Microblogging site Twitter is warning certain users via email that they may be potential targets of "state-sponsored" hackers, who may steal telephone numbers, email IDs, and Internet Protocol (IP) addresses. The email advises users to take precaution to protect their personal information and offers a link to information on Tor, a software that allows for anonymous communication on the internet.

According to Twitter, it is possible that the hacks may not have been targeting these users. "At this time, we have no evidence they obtained your account information, but we're actively investigating this matter. We wish we had more we could share, but we don't have any additional information we can provide at this time," says the email sent by the company.
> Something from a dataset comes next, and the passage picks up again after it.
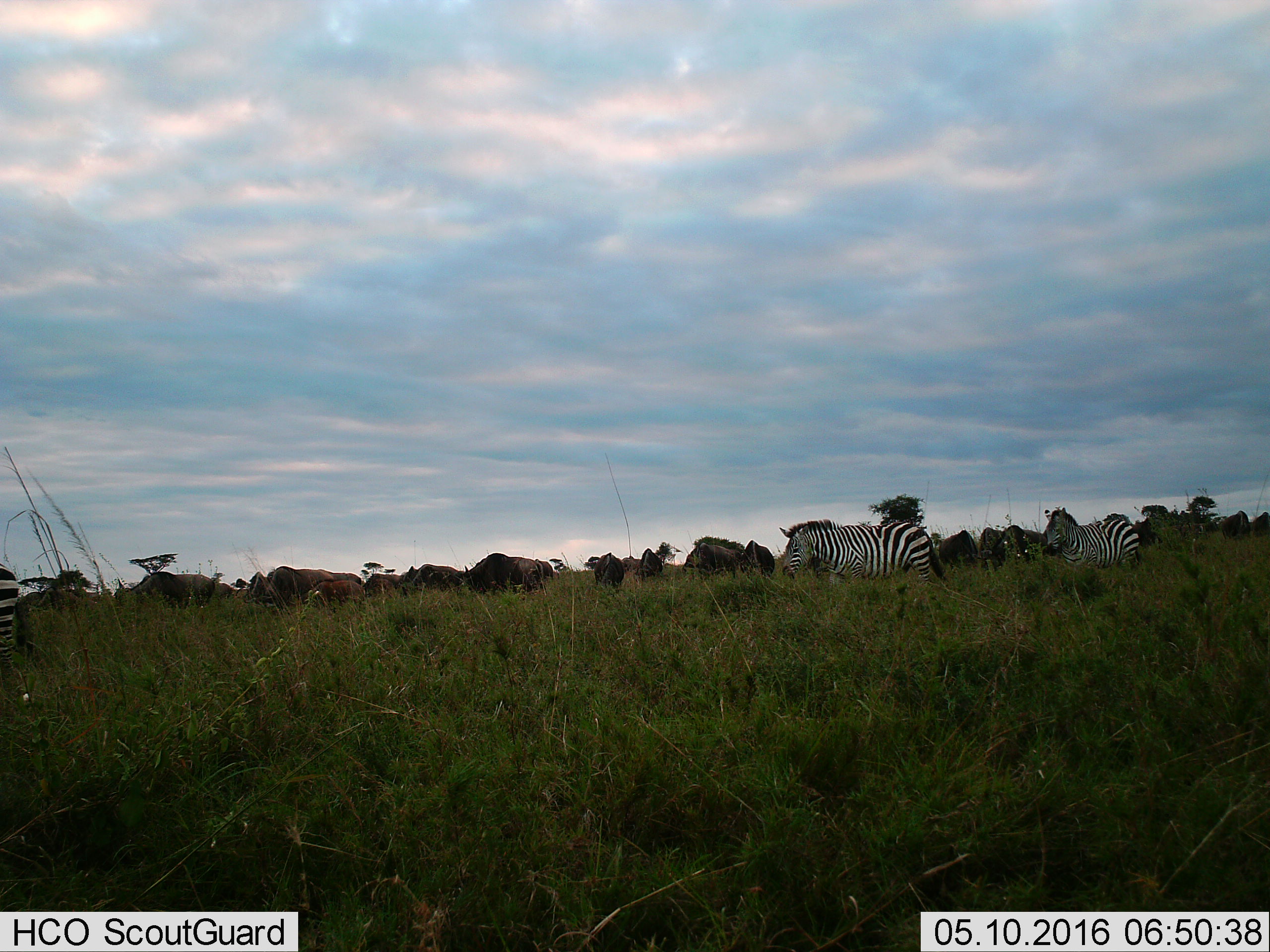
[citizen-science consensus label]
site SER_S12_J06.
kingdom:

A Canadian non-profit organisation Coldhak tweeted a copy of the email they received from Twitter:

State-sponsored cyber attacks have been in the limelight for a while now, with the most prominent case being that of an alleged North Korean government-backed group hacking into Sony pictures in 2014. Hackers had breached the company's computer network and leaked huge amounts of confidential information including the private emails and close to 100 terabyte of data prior to the release of the film The Interview, which was a parody of North Korea's supreme leader Kim Jong-un.

Similarly, the Syrian Electronic Army, a hacking group that supports the regime of President Bashar al-Assad, claimed responsibility for several cyber attacks in the past including those on the Twitter accounts of news outlets such as Onion, Associated Press, NPR, CBS, the Guardian and the BBC.
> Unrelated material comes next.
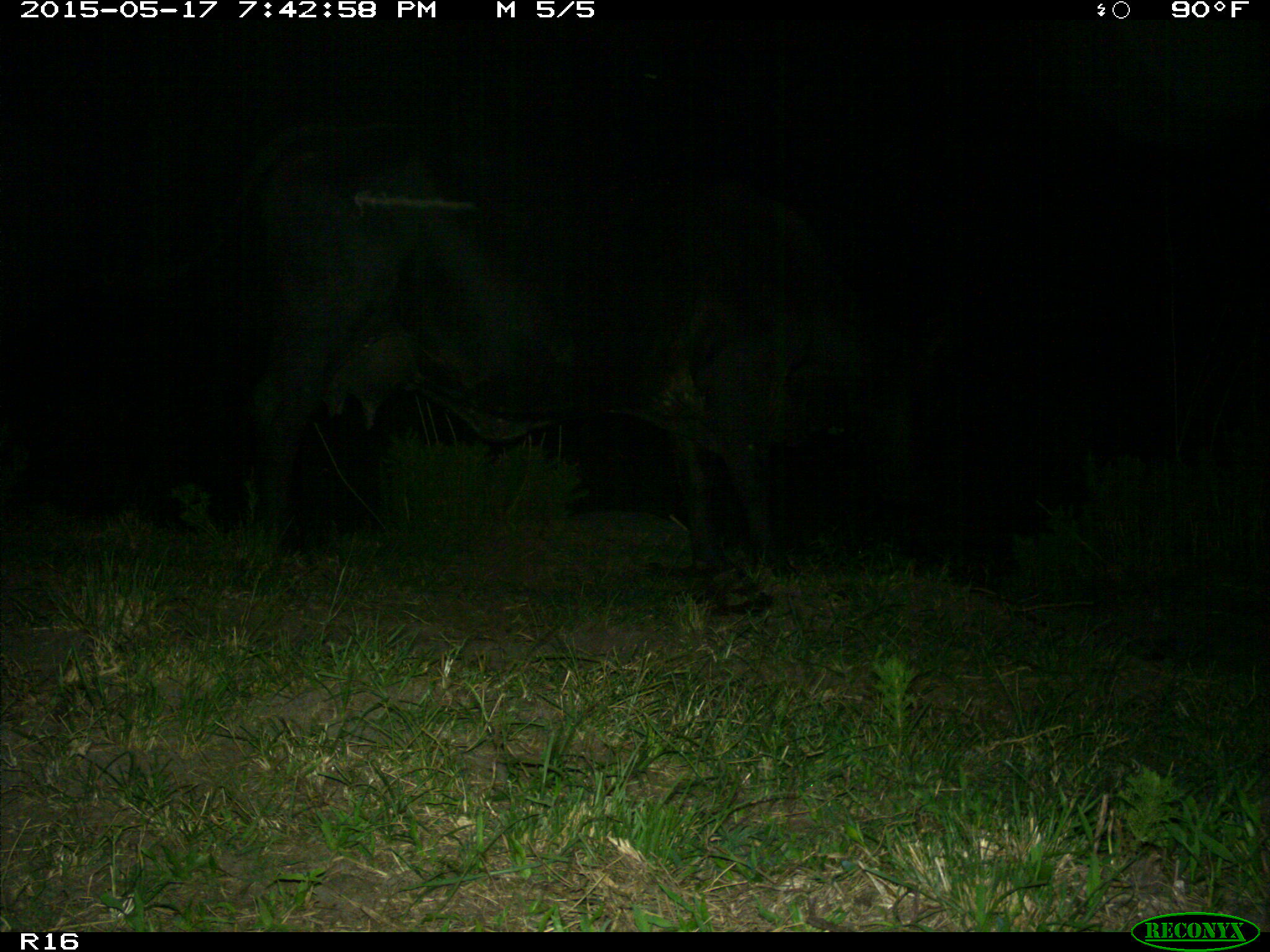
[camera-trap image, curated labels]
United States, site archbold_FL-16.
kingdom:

Social media in particular has been marred by such hacks in the recent past. Similar messages have been sent by Facebook and Google to users warning them of state sponsored actors attempting to steal their private information. A Google warning sent out in June 2012 read: "You might ask how we know this activity is state-sponsored. We can't go into the details without giving away information that would be helpful to these bad actors, but our detailed analysis — as well as victim reports — strongly suggest the involvement of states or groups that are state-sponsored."

Facebook also posted a public message in October saying: "We will be informing users that they will be notified at any point in the future if the site believes their account has been targeted or compromised by an attacker suspected of working on behalf of a nation-state. We do this because these types of attacks tend to be more advanced and dangerous than others, and we strongly encourage affected people to take the actions necessary to secure all of their online accounts."

In 2013, NSA contractor and whistle-blower Edward Snowden had claimed that a covert programme called PRISM gave the NSA and FBI back-door access to major tech companies like Apple, Google, Facebook and Microsoft users' personal data. The companies denied having any knowledge in this regard and Google had issued a statement saying: "From time to time, people allege that we have created a government 'backdoor' into our systems, but Google does not have a 'backdoor' for the government to access private user data."